● **DO THIS**: Render the entries as a Markdown table with the columns Row and Line, starting at the line that contains "Observe the point" and ending at the last line of the entries, with both ends included and blank lines omitted.
┌─ INPUT
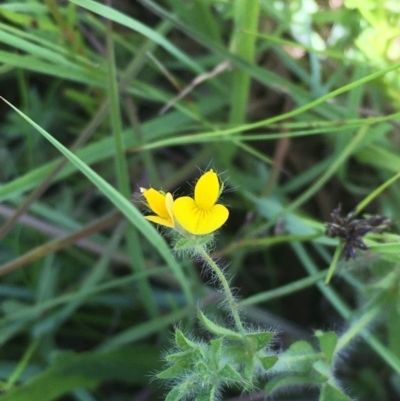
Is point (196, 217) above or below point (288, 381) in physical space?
above

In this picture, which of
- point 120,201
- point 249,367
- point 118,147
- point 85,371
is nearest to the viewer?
point 249,367

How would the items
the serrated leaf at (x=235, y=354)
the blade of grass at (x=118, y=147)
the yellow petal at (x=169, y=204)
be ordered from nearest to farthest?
the yellow petal at (x=169, y=204) < the serrated leaf at (x=235, y=354) < the blade of grass at (x=118, y=147)

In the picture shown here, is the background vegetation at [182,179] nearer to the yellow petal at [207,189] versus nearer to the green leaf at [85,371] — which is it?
the green leaf at [85,371]

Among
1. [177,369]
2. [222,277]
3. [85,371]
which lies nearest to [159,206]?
[222,277]

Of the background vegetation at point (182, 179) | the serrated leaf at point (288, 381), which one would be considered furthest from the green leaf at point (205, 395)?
the background vegetation at point (182, 179)

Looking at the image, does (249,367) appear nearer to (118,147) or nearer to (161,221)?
(161,221)

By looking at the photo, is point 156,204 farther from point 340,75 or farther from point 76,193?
point 76,193

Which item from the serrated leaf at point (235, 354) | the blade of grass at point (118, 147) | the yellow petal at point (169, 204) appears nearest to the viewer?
the yellow petal at point (169, 204)
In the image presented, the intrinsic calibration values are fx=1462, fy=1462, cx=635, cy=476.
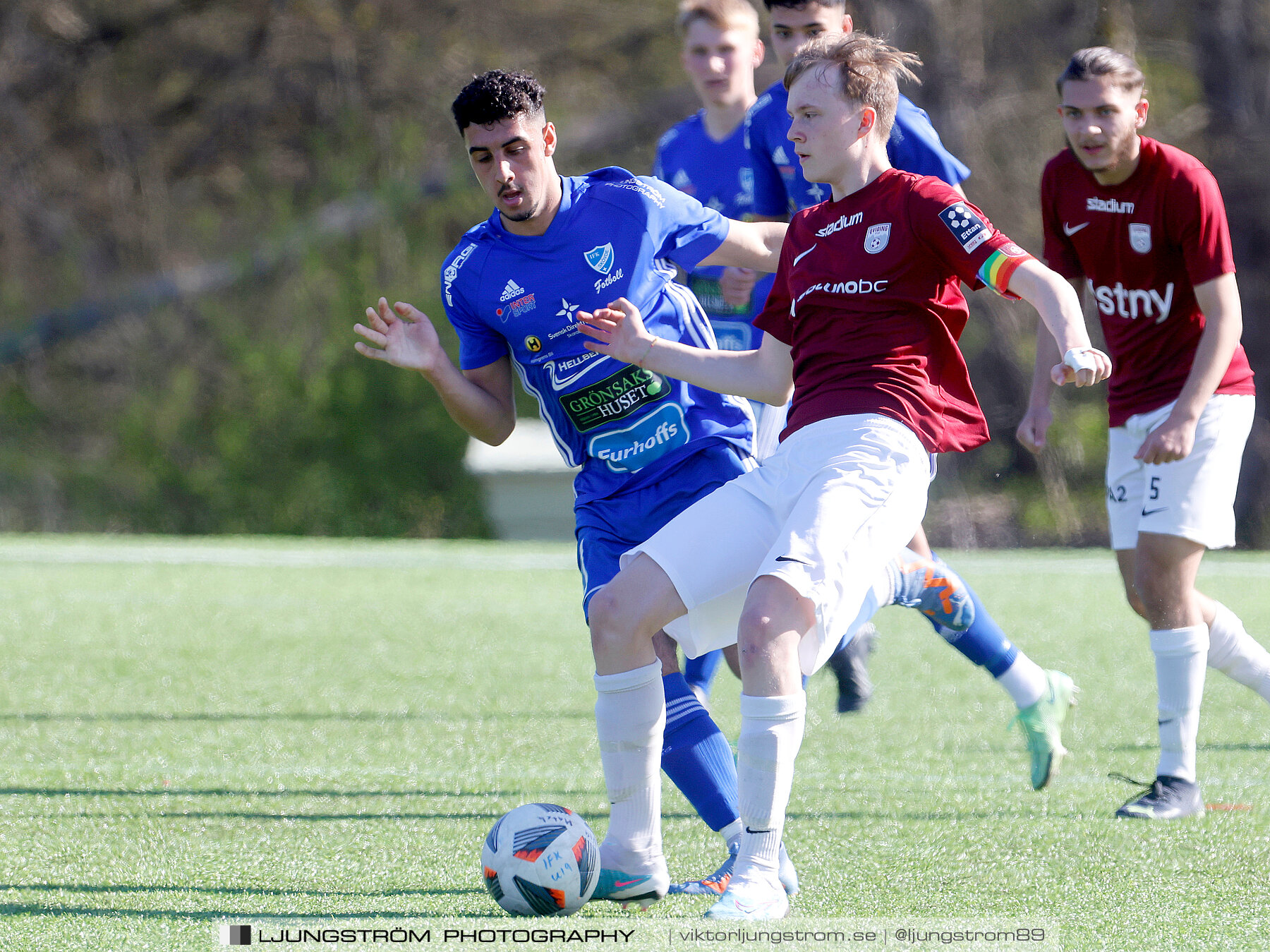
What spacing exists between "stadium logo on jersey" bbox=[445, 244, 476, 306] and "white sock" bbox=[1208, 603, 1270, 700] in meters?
2.30

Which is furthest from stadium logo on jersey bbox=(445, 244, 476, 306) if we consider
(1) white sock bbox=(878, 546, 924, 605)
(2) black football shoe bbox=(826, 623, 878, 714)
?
(2) black football shoe bbox=(826, 623, 878, 714)

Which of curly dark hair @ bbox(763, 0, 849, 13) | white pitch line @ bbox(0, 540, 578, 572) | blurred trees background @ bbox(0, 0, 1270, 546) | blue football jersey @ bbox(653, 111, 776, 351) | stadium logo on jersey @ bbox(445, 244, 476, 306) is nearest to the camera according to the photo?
stadium logo on jersey @ bbox(445, 244, 476, 306)

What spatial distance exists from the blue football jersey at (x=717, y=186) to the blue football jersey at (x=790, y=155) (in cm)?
9

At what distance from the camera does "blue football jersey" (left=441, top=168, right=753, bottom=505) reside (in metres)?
3.64

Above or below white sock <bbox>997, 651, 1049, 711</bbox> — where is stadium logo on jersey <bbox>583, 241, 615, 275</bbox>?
above

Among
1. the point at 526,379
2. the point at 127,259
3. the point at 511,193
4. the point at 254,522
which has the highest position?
the point at 127,259

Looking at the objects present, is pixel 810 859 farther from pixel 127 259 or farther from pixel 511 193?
pixel 127 259

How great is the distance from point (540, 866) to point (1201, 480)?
2119 millimetres

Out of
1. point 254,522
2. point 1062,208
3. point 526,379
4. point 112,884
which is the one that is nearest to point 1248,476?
point 254,522

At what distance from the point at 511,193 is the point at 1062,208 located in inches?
64.3

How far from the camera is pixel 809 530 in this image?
2924 mm

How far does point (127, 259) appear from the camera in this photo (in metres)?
19.2

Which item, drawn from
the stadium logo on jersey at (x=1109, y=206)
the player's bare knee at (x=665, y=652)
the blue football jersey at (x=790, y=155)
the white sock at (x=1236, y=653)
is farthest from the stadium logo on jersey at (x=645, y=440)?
the white sock at (x=1236, y=653)

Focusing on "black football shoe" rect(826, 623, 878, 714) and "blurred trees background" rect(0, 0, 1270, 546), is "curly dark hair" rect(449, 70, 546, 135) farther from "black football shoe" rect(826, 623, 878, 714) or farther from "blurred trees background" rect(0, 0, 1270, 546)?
"blurred trees background" rect(0, 0, 1270, 546)
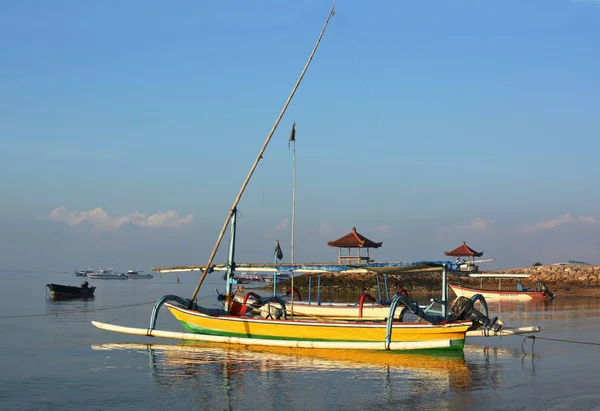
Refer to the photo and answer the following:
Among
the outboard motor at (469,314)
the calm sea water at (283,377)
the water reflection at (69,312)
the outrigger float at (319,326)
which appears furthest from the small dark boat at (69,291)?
the outboard motor at (469,314)

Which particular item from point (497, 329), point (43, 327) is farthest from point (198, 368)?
point (43, 327)

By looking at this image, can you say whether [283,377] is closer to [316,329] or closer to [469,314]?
[316,329]

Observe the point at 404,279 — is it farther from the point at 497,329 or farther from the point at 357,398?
the point at 357,398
└─
● **WRITTEN SOLUTION**:
| Row | Line |
|---|---|
| 1 | Observe the point at 404,279 — is it farther from the point at 497,329 or farther from the point at 357,398? |
| 2 | the point at 357,398 |